## DEINE AUFGABEN
a) Zu welchem Dokumentarfilm lädt Dieter Kosslick laut Textauszug die AfD-Mitglieder kostenlos ein?
b) Stimmen die folgenden Aussagen mit dem Textauszug überein? Antworte jeweils mit Ja oder Nein und zitiere die entscheidenden Worte. (i) Das Kino in Rheinland-Pfalz bot allen Besuchern freien Eintritt an. (ii) Kosslick will die Tickets selbst bezahlen. (iii) Das Kino in Rheinland-Pfalz zeigte Schindlers Liste.

## TEXTAUSZUG
##########
»Freier Eintritt für AfD-Mitglieder!« – es war eine Aktion, die kurz vor dem Internationalen Gedenktag für die Opfer des Nationalsozialismus am 27. Januar für viel Aufsehen sorgte. Ein Kino in Rheinland-Pfalz hatte an diesem Tag ausschließlich AfD-Mitgliedern freien Eintritt zur Vorstellung von Schindlers Liste angeboten.
Der Film diene der »offensichtlich notwendigen historischen Bildung« der rechtspopulistischen Partei, hieß es in der Mitteilung des Kinos. »Wir möchten damit beitragen, diese Lücke zu schließen.«
»FLIEGENSCHISS« Jetzt hat auch Berlinale-Direktor Dieter Kosslick der AfD ein Angebot gemacht: Er bietet übermorgen allen AfD-Mitgliedern freien Eintritt zur Vorstellung des Dokumentarfilms Das Geheimarchiv im Warschauer Ghetto an.
»Alle AfD-Mitglieder, alle Abgeordneten im Bundestag der AfD, werden kostenlos ins Kino dürfen. Von mir persönlich eingeladen. Ich bezahle jedes Ticket«, betonte Kosslick. Er hoffe, dass am Sonntag möglichst viele den Film sehen werden. »Und wenn sie dann noch sagen, das ist ein Fliegenschiss, dann muss ich sagen, sollte vielleicht jemand anderes einschreiten als die Filmemacher.«
»Alle AfD-Mitglieder werden kostenlos ins Kino dürfen. Ich bezahle jedes Ticket«, betonte Kosslick.
##########
## ENTNOMMENES MATERIAL
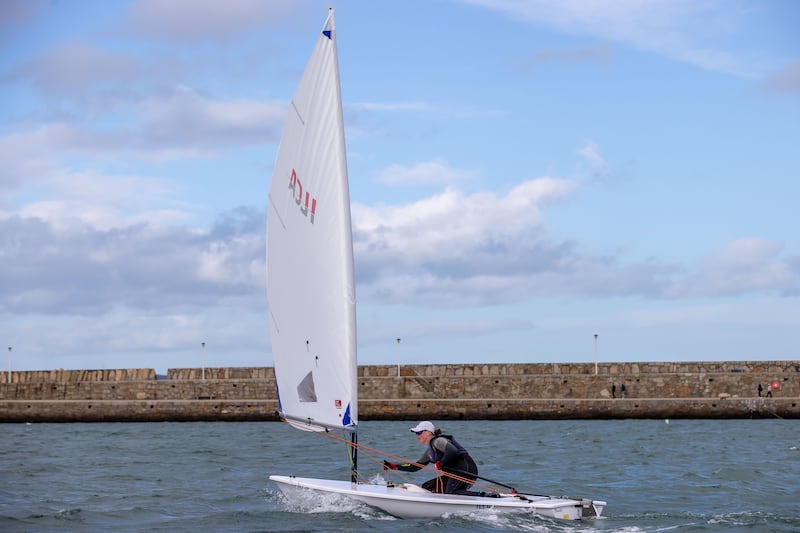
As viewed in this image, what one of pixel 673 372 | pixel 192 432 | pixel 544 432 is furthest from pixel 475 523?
pixel 673 372

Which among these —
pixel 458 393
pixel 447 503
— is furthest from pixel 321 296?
pixel 458 393

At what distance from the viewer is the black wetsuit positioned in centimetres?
1389

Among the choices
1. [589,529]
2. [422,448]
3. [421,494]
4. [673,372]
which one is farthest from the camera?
[673,372]

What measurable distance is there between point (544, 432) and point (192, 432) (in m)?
11.1

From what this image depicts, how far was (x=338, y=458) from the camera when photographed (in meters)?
24.1

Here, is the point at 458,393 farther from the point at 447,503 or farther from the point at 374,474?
the point at 447,503

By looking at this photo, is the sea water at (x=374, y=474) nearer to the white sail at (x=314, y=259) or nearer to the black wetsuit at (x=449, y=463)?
the black wetsuit at (x=449, y=463)

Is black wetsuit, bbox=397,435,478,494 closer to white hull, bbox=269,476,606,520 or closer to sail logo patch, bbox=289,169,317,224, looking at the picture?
white hull, bbox=269,476,606,520

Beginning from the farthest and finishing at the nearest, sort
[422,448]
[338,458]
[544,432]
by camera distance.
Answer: [544,432]
[422,448]
[338,458]

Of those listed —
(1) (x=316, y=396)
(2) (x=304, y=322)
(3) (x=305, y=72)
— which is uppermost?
(3) (x=305, y=72)

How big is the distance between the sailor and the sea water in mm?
615

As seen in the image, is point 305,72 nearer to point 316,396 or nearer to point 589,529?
point 316,396

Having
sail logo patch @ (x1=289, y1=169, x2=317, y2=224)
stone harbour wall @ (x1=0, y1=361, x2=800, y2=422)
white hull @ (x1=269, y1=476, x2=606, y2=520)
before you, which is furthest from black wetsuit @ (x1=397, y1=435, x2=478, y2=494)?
stone harbour wall @ (x1=0, y1=361, x2=800, y2=422)

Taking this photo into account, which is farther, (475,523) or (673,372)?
(673,372)
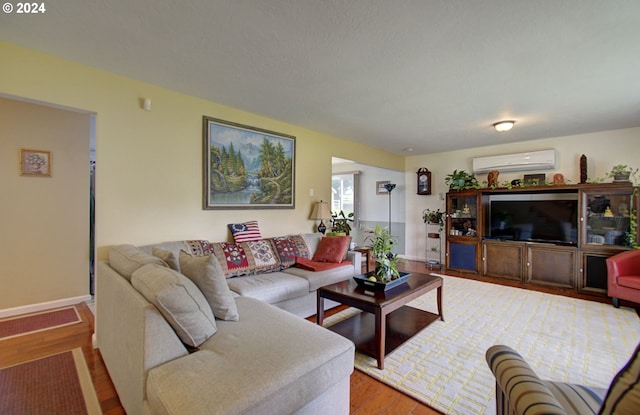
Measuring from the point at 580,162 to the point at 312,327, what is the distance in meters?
5.08

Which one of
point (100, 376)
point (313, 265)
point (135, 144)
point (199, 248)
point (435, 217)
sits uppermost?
point (135, 144)

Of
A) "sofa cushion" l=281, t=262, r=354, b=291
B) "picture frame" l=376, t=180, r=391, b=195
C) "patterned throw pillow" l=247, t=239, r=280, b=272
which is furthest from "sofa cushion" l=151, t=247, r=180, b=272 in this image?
"picture frame" l=376, t=180, r=391, b=195

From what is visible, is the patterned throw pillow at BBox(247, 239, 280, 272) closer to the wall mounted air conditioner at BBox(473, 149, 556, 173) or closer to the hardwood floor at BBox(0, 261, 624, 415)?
the hardwood floor at BBox(0, 261, 624, 415)

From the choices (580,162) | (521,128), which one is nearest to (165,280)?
(521,128)

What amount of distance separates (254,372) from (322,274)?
1999 millimetres

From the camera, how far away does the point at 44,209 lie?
11.1 feet

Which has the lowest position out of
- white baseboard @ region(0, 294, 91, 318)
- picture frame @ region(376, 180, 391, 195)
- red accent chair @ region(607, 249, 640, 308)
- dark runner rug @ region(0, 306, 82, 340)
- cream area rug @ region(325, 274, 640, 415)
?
cream area rug @ region(325, 274, 640, 415)

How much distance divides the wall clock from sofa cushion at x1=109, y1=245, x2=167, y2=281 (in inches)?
214

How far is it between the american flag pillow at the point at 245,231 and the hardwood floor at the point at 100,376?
125 centimetres

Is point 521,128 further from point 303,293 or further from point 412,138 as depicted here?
point 303,293

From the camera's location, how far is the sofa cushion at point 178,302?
4.56 feet

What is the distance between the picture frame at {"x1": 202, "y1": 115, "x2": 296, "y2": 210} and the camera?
3299 mm

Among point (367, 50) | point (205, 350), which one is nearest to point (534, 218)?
point (367, 50)

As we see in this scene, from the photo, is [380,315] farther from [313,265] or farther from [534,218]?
[534,218]
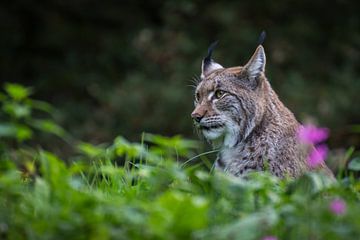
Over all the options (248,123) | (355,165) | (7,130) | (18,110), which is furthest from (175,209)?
(248,123)

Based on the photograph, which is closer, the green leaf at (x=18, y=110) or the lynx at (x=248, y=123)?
the green leaf at (x=18, y=110)

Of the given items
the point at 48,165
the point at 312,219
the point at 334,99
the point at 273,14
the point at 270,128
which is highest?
the point at 273,14

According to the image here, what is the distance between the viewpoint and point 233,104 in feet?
19.3

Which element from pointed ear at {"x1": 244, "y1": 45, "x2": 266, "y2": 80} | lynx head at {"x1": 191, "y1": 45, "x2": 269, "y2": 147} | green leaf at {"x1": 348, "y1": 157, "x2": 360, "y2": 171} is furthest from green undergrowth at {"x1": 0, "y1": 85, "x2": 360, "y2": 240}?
pointed ear at {"x1": 244, "y1": 45, "x2": 266, "y2": 80}

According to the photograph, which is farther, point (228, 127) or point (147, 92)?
point (147, 92)

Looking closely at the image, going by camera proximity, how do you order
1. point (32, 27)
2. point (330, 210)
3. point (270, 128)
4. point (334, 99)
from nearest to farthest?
point (330, 210) < point (270, 128) < point (334, 99) < point (32, 27)

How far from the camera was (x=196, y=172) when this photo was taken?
3906mm

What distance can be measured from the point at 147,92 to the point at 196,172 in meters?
9.34

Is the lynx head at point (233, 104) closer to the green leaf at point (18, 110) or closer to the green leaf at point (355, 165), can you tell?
the green leaf at point (355, 165)

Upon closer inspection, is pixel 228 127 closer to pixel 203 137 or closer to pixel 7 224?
pixel 203 137

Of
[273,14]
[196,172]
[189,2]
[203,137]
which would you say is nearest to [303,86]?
[273,14]

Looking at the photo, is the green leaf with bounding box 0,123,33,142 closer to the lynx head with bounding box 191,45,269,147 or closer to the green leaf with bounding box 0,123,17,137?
the green leaf with bounding box 0,123,17,137

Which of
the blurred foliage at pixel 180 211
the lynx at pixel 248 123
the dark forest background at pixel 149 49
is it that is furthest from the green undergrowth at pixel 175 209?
the dark forest background at pixel 149 49

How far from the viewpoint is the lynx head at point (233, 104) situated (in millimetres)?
5758
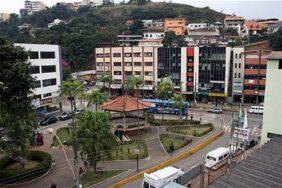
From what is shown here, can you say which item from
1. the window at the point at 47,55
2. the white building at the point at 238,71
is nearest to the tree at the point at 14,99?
the window at the point at 47,55

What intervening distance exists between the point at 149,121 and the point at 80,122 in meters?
25.4

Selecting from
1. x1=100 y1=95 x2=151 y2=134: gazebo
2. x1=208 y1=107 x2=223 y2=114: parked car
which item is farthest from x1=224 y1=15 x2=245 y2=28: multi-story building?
x1=100 y1=95 x2=151 y2=134: gazebo

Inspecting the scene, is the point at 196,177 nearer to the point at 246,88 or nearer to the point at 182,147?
the point at 182,147

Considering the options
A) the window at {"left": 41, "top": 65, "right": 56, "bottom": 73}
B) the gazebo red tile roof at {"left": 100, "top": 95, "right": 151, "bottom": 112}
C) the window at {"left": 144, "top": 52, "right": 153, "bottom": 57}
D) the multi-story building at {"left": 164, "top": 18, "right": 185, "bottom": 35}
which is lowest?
the gazebo red tile roof at {"left": 100, "top": 95, "right": 151, "bottom": 112}

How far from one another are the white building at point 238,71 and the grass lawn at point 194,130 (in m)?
24.0

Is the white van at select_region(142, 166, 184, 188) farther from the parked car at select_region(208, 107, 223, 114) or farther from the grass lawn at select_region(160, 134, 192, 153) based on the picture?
the parked car at select_region(208, 107, 223, 114)

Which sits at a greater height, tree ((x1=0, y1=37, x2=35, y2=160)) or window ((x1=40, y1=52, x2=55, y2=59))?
window ((x1=40, y1=52, x2=55, y2=59))

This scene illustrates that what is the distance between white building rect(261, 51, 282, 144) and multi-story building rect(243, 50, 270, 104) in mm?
41702

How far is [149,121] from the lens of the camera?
58.2 metres

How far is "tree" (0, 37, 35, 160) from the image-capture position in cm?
3278

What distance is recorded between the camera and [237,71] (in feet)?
250

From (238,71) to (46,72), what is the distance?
4514 centimetres

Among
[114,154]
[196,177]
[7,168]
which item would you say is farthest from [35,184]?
[196,177]

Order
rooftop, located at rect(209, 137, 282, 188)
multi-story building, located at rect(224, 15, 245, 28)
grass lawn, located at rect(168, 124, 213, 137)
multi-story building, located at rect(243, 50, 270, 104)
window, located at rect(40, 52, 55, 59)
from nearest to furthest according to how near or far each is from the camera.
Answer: rooftop, located at rect(209, 137, 282, 188)
grass lawn, located at rect(168, 124, 213, 137)
window, located at rect(40, 52, 55, 59)
multi-story building, located at rect(243, 50, 270, 104)
multi-story building, located at rect(224, 15, 245, 28)
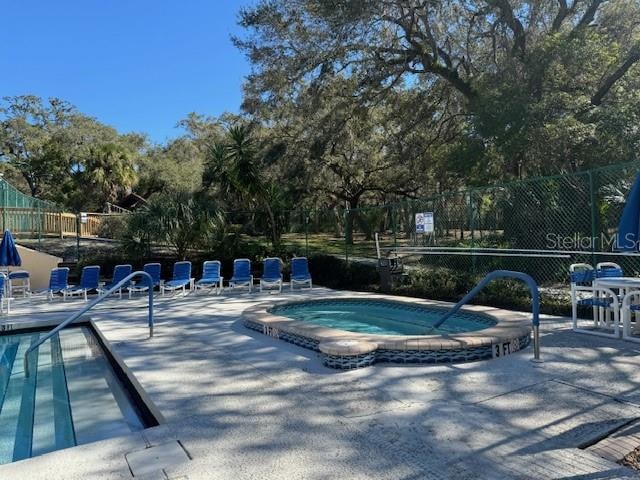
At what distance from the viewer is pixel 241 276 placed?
14047mm

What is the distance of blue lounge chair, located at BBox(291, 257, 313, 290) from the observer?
14.2m

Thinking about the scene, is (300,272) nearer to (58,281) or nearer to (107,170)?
(58,281)

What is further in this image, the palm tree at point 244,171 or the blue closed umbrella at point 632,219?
the palm tree at point 244,171

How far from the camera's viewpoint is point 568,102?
39.6 ft

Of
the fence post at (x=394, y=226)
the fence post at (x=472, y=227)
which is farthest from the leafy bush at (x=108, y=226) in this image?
the fence post at (x=472, y=227)

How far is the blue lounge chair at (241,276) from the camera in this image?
14.0 m

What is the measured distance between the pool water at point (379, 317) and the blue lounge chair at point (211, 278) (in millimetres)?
3772

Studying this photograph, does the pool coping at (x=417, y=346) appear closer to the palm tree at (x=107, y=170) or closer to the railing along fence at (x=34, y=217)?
the railing along fence at (x=34, y=217)

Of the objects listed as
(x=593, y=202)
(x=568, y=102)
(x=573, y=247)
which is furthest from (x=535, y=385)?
(x=568, y=102)

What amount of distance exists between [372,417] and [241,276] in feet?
33.9

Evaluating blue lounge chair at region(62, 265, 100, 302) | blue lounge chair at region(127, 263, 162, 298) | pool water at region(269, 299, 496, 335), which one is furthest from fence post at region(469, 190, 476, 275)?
blue lounge chair at region(62, 265, 100, 302)

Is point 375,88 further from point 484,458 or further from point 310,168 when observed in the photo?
point 484,458

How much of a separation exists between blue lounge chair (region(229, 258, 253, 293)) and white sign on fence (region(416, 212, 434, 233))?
16.7 ft

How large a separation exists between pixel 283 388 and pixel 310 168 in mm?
18632
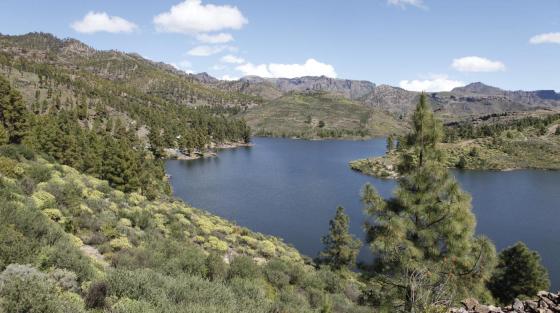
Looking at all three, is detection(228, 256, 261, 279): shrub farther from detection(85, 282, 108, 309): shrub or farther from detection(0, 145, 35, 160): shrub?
##########
## SCHRIFTLICHE ANTWORTEN
a) Zum Dokumentarfilm Das Geheimarchiv im Warschauer Ghetto.

b)
(i) Nein: „ausschließlich AfD-Mitgliedern freien Eintritt“
(ii) Ja: „Ich bezahle jedes Ticket“
(iii) Ja: „zur Vorstellung von Schindlers Liste“